Dutch University Gets Cyber Ransom Money Back, With Interest

A Dutch college that fell sufferer to an enormous ransomware assault has partly acquired again its stolen cash… which within the meantime greater than doubled in worth, a information report stated on Saturday.

The southern Maastricht University in 2019 was hit by a big cyberattack wherein criminals used ransomware, a kind of malicious software program that locks precious knowledge and may solely be accessed as soon as the sufferer pays a ransom quantity.

“The criminals had encrypted hundreds of Windows servers and backup systems, preventing 25,000 students and employees from accessing scientific data, library and mail,” the each day De Volkskrant stated.

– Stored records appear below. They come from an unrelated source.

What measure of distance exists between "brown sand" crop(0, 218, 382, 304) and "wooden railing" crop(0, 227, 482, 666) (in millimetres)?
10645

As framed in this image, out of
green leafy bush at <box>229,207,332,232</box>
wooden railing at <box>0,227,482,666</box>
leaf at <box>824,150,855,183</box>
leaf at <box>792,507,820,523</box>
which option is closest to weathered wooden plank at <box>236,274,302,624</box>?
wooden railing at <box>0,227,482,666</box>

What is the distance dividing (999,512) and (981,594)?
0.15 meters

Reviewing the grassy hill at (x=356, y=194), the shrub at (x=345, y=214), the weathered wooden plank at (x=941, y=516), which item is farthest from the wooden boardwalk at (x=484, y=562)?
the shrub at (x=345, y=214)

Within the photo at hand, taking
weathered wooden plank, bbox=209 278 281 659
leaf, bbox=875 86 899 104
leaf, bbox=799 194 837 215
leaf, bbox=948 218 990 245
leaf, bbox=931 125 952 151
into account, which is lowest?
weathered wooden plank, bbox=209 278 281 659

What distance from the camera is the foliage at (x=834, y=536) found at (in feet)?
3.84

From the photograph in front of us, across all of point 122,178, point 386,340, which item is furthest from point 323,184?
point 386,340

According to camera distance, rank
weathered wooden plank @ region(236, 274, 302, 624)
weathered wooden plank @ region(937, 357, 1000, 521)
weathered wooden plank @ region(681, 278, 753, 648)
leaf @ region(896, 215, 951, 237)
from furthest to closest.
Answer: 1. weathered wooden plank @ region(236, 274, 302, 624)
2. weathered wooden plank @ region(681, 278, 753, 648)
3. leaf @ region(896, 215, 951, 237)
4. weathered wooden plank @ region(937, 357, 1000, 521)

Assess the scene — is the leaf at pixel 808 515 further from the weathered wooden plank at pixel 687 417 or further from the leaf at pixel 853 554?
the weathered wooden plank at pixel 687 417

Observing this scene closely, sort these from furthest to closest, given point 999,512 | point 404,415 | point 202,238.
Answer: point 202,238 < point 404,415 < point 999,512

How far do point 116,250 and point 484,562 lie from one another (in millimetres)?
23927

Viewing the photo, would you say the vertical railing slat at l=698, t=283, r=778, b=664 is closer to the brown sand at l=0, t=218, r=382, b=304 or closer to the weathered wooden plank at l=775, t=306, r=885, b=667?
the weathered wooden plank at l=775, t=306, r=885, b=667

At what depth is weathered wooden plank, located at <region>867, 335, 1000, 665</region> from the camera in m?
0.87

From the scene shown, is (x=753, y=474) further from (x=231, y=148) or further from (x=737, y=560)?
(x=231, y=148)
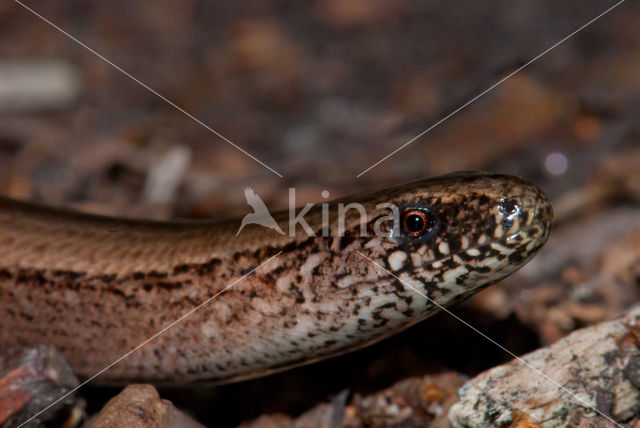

The hackers demanded EUR 200,000 (roughly Rs.1.6 crore) in Bitcoins.

“After a week the university decide to accede to the criminal gang’s demand,” the paper stated.

“This was partly because personal data was in danger of being lost and students were unable to take an exam or work on their theses,” it stated.

Dutch police traced a part of the ransom paid to an account belonging to a cash launderer in Ukraine.

Prosecutors in 2020 seized this man’s account, which contained numerous completely different cryptocurrencies together with a part of the ransom cash paid by Maastricht.

“When, now after more than two years, it was finally possible to get that money to the Netherlands, the value had increased from 40,000 euros to half-a-million euros,” the paper stated.

Maastricht University will now get the EUR 500,000 (roughly Rs. 4.1 crore) again.

“This money will not go to a general fund, but into a fund to help financially strapped students,” Maastricht University ICT director Michiel Borgers stated.

The investigation into the hackers accountable for the assault on the college remains to be ongoing, De Volkskrant added.